Antonio’s character fits into Aristotle’s chariot model as the white horse. He is kind and generous soul to those he loves, and his love for Bassanio leads him to borrow money that he didn’t have so that his closest friend might have the means to pursue the love of the maiden, Portia. Antonio appears to value friendship above all else. In borrowing this money, he agrees to pay a ludicrous fee of a pound of flesh to Shylock should he fail to make the payment on time, betting his life on a gambol of fortune amassed in several ships at sea. He is blindly base and rude to those he would consider his enemies, an action that is opposite to how he treats those he loves. These actions are led by a strong sense of right and wrong, a distinct division of “us and them” as friends or enemies based on a shared or conflict in beliefs or ethics. Consider what he says about Shylock and to him in Act I, scene III:

ANTONIO:                           Mark you this, Bassanio, the devil can cite Scripture for his purpose. An evil soul producing holy witness is like a villain with a smiling cheek, a goodly apple rotten at heart. O, what a goodly outside falsehood hath!

                           And later,                             

ANTONIO:           I am like to call the so again, to spet on thee again, to spurn thee, too. If thou wilt lend this money, lend it not to as to thy friends, for when did friendship take a breed for barren metal of his friend? But lend it rather to thine enemy, who if he break, thou mayst with better face extract the penalty.

Nothing was mentioned about Shylock’s deserving to be spit on or kicked, and yet Antonio did so, with no other known reason than he was a Christian, and Shylock was Jewish. Antonio shows no remorse for having done so, and therefore, we can conclude that he feels that he was not wrong to act this way. This indicates a strong moral division of enemies and friends, where enemies are no longer considered as human, but as a source of evil. This also implies that Antonio’s ethics are not logical, but rather driven by a passionate sense of good and bad and a strong division of enemies and friends. Like the white horse in Aristotle’s chariot model, Antonio is easily led by his circumstances and would rather give his life for honor than to use his wits to escape. Consider what he says to the Duke in IV.I: ANTONIO: “… Therefore I do beseech you make no more offers, use no farther means, but with all brief and plain conveniency let me have judgment and the Jew his will.” We never see Antonio attempt to get advice on how to stop what was coming, even after he started getting reports on his lost ships and the merchandise they carried. From his borrowing money out of love for Bassanio to his agreement to pay Shylock a pound of his own flesh, Antonio does not follow any sort of logic, but rather his own code of ethics. When Portia turns the contract on Shylock and lawfully gives away his entire estate for knowingly intending to kill a Christian, half of his estate was given to Antonio, who again demonstrates his own strong sense of ethics by returning the half of Shylock’s estate back to him. Consider what he says in IV.I:

ANTONIO:                           So please my lord the Duke and all the court to quit the fine for one half of his goods, I am content; so he will let me have the other half in use, to render it upon his death unto the gentleman that lately stole his daughter.
####################
» **Aim of the task**:
Pick up the passage on Antonio's character where it stops, and continue it.

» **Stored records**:
####################
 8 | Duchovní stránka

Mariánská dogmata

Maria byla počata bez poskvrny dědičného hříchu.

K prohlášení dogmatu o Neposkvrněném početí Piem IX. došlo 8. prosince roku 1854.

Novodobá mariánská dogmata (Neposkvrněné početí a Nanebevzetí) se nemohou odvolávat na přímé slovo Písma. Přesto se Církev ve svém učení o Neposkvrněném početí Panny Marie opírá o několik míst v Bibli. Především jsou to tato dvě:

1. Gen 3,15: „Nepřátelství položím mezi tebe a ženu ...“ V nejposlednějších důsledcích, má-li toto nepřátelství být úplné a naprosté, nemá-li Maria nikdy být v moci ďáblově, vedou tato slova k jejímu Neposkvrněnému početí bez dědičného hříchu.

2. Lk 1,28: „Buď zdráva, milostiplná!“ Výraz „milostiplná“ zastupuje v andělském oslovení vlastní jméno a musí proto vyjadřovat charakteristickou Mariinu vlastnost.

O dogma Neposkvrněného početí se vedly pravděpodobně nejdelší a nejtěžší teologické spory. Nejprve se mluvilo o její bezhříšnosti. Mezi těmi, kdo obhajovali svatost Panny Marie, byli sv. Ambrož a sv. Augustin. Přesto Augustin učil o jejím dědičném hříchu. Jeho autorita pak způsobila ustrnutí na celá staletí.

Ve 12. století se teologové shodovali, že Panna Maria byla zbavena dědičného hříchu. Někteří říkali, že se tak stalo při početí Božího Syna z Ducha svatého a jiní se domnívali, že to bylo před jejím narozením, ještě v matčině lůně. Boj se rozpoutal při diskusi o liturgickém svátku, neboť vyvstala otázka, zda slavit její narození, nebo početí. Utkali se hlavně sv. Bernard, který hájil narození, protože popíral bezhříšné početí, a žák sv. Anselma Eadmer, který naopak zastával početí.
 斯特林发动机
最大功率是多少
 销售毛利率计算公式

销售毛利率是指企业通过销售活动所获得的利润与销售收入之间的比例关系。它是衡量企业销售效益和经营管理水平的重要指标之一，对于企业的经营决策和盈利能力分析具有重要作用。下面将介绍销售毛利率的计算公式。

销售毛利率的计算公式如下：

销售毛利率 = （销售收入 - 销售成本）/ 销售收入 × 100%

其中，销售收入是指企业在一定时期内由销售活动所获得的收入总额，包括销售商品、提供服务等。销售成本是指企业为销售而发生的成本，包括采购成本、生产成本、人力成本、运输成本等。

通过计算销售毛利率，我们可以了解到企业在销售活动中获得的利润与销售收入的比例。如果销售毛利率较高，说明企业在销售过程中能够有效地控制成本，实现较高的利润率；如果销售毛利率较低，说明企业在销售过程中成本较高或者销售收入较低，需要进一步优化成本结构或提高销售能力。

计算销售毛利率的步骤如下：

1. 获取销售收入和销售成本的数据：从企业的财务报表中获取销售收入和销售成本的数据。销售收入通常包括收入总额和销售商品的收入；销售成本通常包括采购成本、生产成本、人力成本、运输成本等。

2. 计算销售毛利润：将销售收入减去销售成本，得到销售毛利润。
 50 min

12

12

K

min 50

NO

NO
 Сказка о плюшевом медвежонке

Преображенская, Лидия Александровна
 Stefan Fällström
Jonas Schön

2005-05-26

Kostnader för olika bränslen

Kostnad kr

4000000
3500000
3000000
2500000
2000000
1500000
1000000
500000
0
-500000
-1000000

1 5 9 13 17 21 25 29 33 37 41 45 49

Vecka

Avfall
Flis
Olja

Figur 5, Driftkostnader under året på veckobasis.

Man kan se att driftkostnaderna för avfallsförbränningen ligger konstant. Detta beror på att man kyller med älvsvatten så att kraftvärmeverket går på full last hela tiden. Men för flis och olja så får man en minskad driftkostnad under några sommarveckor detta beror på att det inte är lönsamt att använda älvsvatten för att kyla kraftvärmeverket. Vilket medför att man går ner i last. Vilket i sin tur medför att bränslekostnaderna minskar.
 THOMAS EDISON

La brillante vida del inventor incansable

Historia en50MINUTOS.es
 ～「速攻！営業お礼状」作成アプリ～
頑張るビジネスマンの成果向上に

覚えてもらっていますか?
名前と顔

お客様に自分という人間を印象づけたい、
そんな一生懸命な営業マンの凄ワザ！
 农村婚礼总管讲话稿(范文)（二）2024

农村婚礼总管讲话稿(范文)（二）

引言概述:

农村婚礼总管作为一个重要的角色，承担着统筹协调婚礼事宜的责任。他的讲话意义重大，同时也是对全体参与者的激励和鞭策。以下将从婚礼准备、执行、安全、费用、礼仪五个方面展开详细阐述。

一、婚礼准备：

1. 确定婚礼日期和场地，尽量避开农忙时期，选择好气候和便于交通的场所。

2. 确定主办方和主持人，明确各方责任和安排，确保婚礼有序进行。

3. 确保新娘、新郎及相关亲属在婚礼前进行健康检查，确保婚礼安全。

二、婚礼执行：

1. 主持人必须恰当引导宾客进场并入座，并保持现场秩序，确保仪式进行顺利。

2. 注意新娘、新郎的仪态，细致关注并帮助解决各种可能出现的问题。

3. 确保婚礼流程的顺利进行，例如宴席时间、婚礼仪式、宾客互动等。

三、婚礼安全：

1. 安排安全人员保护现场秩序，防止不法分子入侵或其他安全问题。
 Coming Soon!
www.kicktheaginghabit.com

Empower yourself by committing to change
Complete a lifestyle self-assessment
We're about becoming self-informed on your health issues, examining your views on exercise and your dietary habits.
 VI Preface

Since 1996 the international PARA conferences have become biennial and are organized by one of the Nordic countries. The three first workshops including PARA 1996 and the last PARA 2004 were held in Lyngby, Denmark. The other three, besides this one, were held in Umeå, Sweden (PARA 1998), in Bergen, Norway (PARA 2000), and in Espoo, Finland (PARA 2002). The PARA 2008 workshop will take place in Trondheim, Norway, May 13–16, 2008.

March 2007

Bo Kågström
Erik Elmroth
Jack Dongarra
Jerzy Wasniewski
####################
» **Task answer**:
Antonio’s attitude towards Shylock has changed with the marriage of Shylock’s daughter, Jessica, to Lorenzo, making her a Christian. He takes it upon himself to convert Shylock into a Christian and make him a friend since Shylock’s daughter was now married to one of his own good friends. It would seem as if a strong sense of right and wrong would lead him to attempt to mend this rift in the family and see to it that his friend was not left out of the wealth that Shylock would amass in the future. Antonio’s blundering ethics had linked him to one particularly resourceful woman, who not only saved him from losing his flesh, but also handed him half of Shylock’s estate. Though everything worked out for him in the end, with three of his ships coming to harbor a little late, but still full of goods, Antonio had a difficult time of things and was saved only by the wit of a woman.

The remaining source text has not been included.